The ARIA Music Award for Best Adult Alternative Album is an award presented at the annual ARIA Music Awards. The ARIA Awards recognise "the many achievements of Aussie artists across all music genres", and have been given by the Australian Recording Industry Association (ARIA) since 1987.

To be eligible for this award the album must be of an Adult Alternative genre by solo artists and groups; only album recordings are eligible; recordings must be directed toward Adult Alternative formats; the recording cannot be entered in any other genre category. Best Adult Alternative Album is judged by a specialist judging school of representatives experienced with the genre.

Best Adult Alternative Album was first handed out in 1994. Up until 2001 it was called Best Alternative Release, which was awarded for an album or single release. From 2002 to 2009 the award was discontinued before being reinstated in 2010 under its current name. Again, from 2012 to 2015 the award was not presented until 2016 awards, the most recent ceremony.

SOURCE EXCERPT:
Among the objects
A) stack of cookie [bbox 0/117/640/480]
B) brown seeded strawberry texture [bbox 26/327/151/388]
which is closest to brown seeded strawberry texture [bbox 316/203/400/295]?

GIVEN REQUEST 1:
Please copy the ARIA award text again, starting at the words "To be eligible" and stopping after "most recent ceremony.", and replace "discontinued" with "suspended".
GIVEN REQUEST 2:
According to the ARIA award text, what was the award called up until 2001?
The listing has no connection to the ARIA award text.

TASK OUTPUT 1:
To be eligible for this award the album must be of an Adult Alternative genre by solo artists and groups; only album recordings are eligible; recordings must be directed toward Adult Alternative formats; the recording cannot be entered in any other genre category. Best Adult Alternative Album is judged by a specialist judging school of representatives experienced with the genre.

Best Adult Alternative Album was first handed out in 1994. Up until 2001 it was called Best Alternative Release, which was awarded for an album or single release. From 2002 to 2009 the award was suspended before being reinstated in 2010 under its current name. Again, from 2012 to 2015 the award was not presented until 2016 awards, the most recent ceremony.

TASK OUTPUT 2:
Best Alternative Release